- [Recorded data]
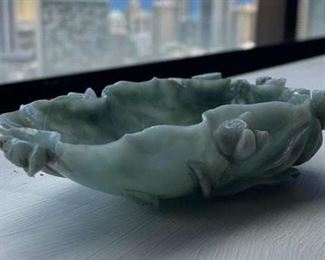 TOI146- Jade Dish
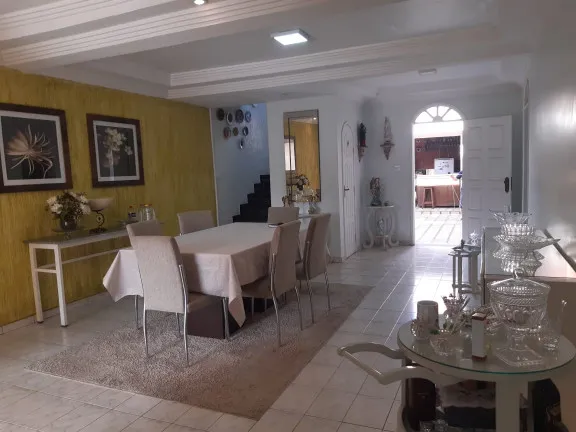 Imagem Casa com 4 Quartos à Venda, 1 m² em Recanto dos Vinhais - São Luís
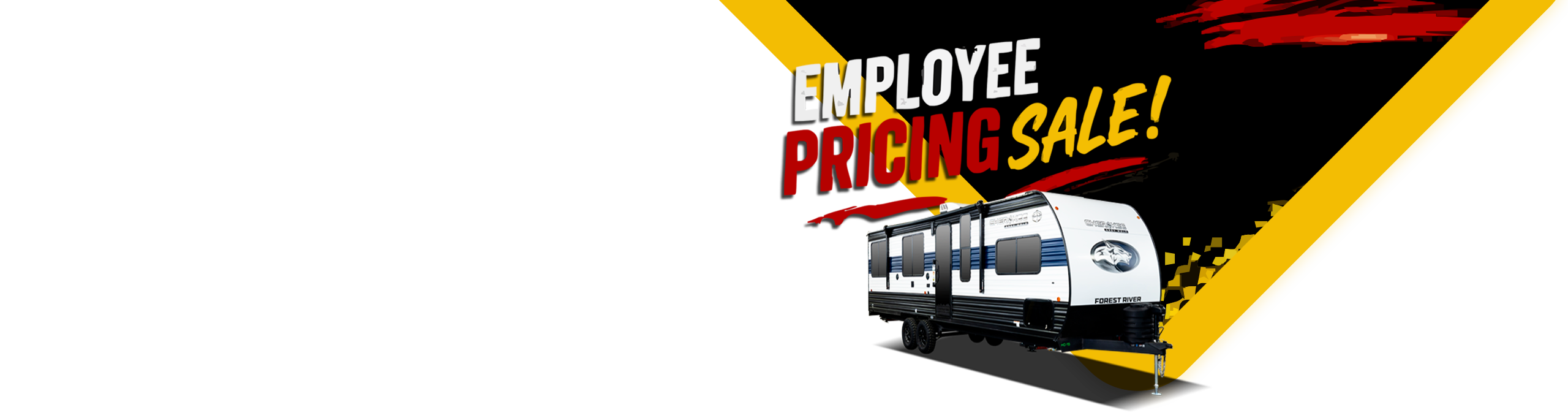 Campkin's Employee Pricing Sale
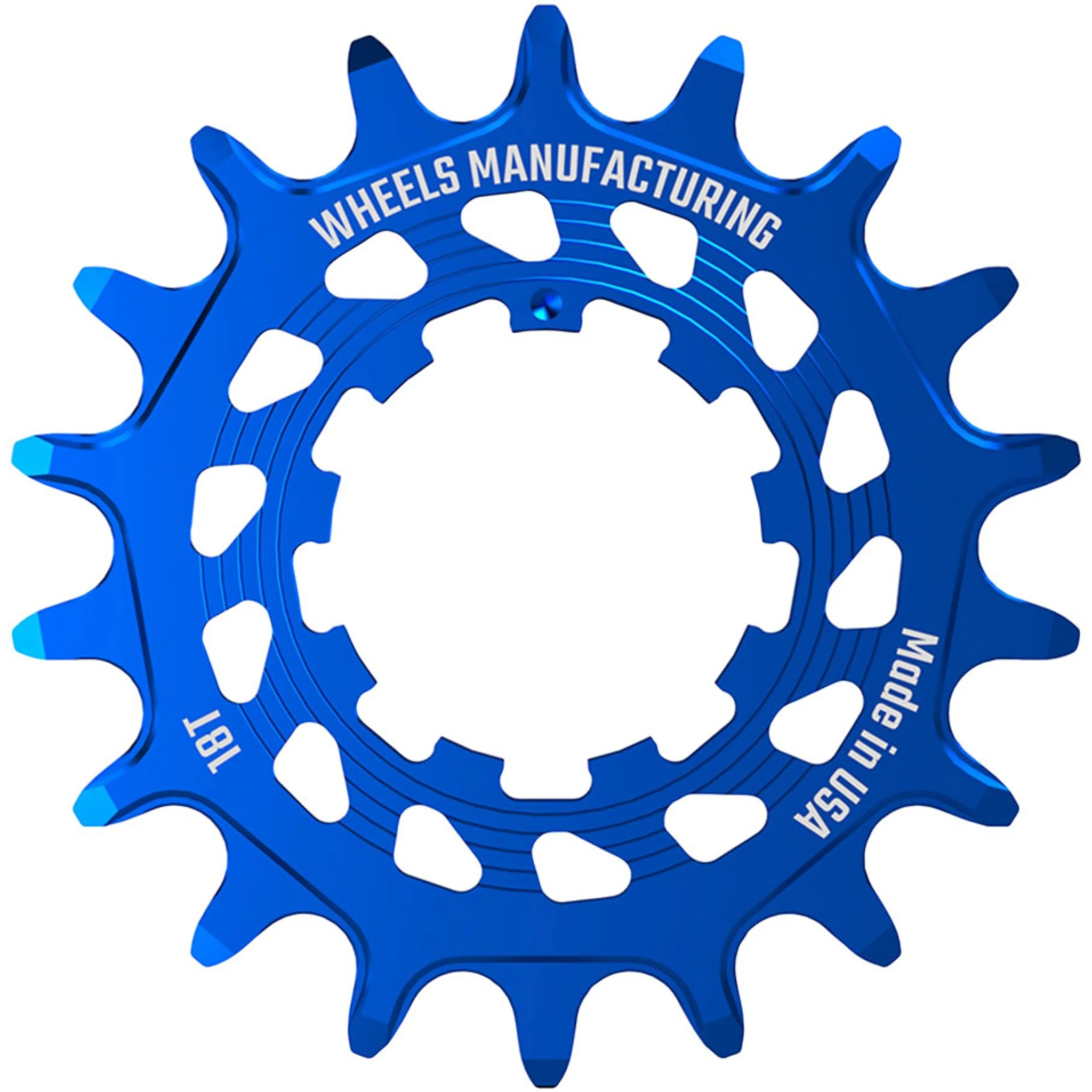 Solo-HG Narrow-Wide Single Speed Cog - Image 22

- [What you should do]
Where a picture appears, omit it, and otherwise retype the material exactly.

- [Reply to the exercise]
 TOI146- Jade Dish
 Imagem Casa com 4 Quartos à Venda, 1 m² em Recanto dos Vinhais - São Luís
 Campkin's Employee Pricing Sale
 Solo-HG Narrow-Wide Single Speed Cog - Image 22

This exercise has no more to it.